=== Data excerpts ===
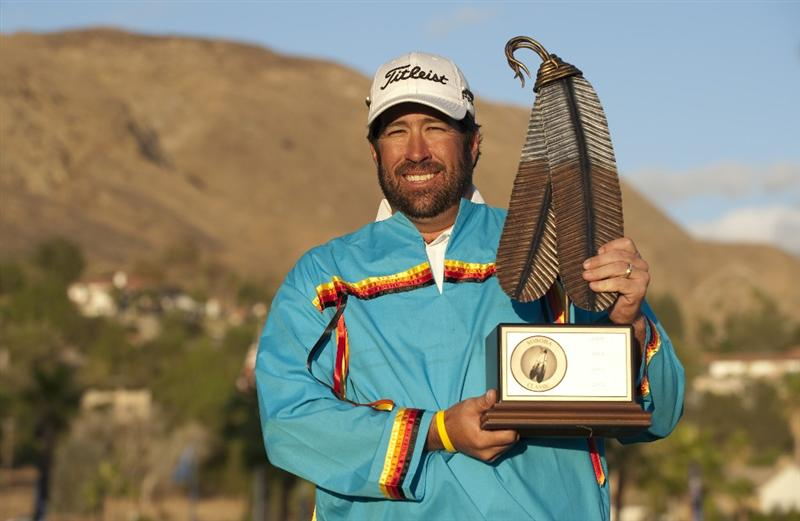 SAN JACINTO, CA - OCTOBER 04: Jerod Turner poses with the winner's trophy wearing a traditional Indian shirt after winning the 2009 Soboba Classic at The Country Club at Soboba Springs on October 4, 2009 in San Jacinto, California. (Photo by Robert Laberge/Getty Images)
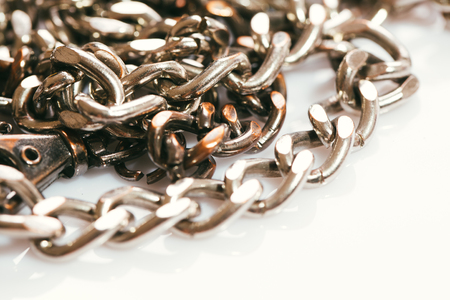 metal chains of various sizes on a white background. Stock Photo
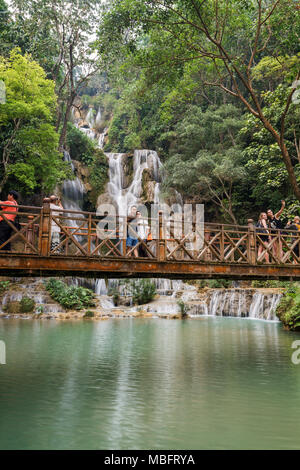 Few tourists taking photos on a bridge in front of the main fall at the Tat Kuang Si Waterfalls near Luang Prabang in Laos. - Stock Photo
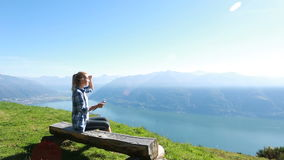 Tourist sitting on bench looking at map on digital tablet stock footage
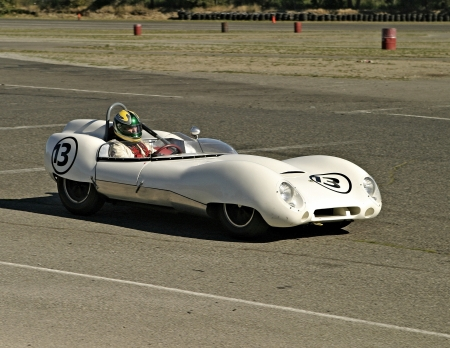 racecar: Auburn, Washington - September 25, 2005: A vintage white Lotus racecar on a race track. The car was moving at speed during a road race.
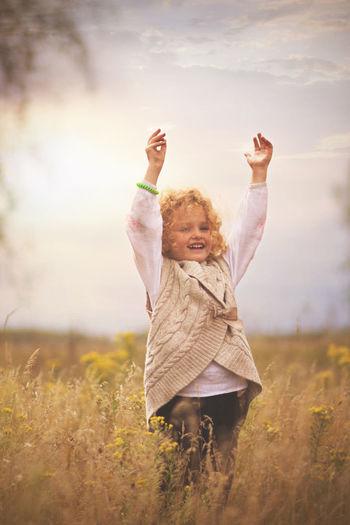 Smiling Girl Standing On Field Against Sky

=== How to complete this task ===
Please reproduce the entries from above exactly; images are not part of the copy.

=== The completed task ===
 SAN JACINTO, CA - OCTOBER 04: Jerod Turner poses with the winner's trophy wearing a traditional Indian shirt after winning the 2009 Soboba Classic at The Country Club at Soboba Springs on October 4, 2009 in San Jacinto, California. (Photo by Robert Laberge/Getty Images)
 metal chains of various sizes on a white background. Stock Photo
 Few tourists taking photos on a bridge in front of the main fall at the Tat Kuang Si Waterfalls near Luang Prabang in Laos. - Stock Photo
 Tourist sitting on bench looking at map on digital tablet stock footage
 racecar: Auburn, Washington - September 25, 2005: A vintage white Lotus racecar on a race track. The car was moving at speed during a road race.
 Smiling Girl Standing On Field Against Sky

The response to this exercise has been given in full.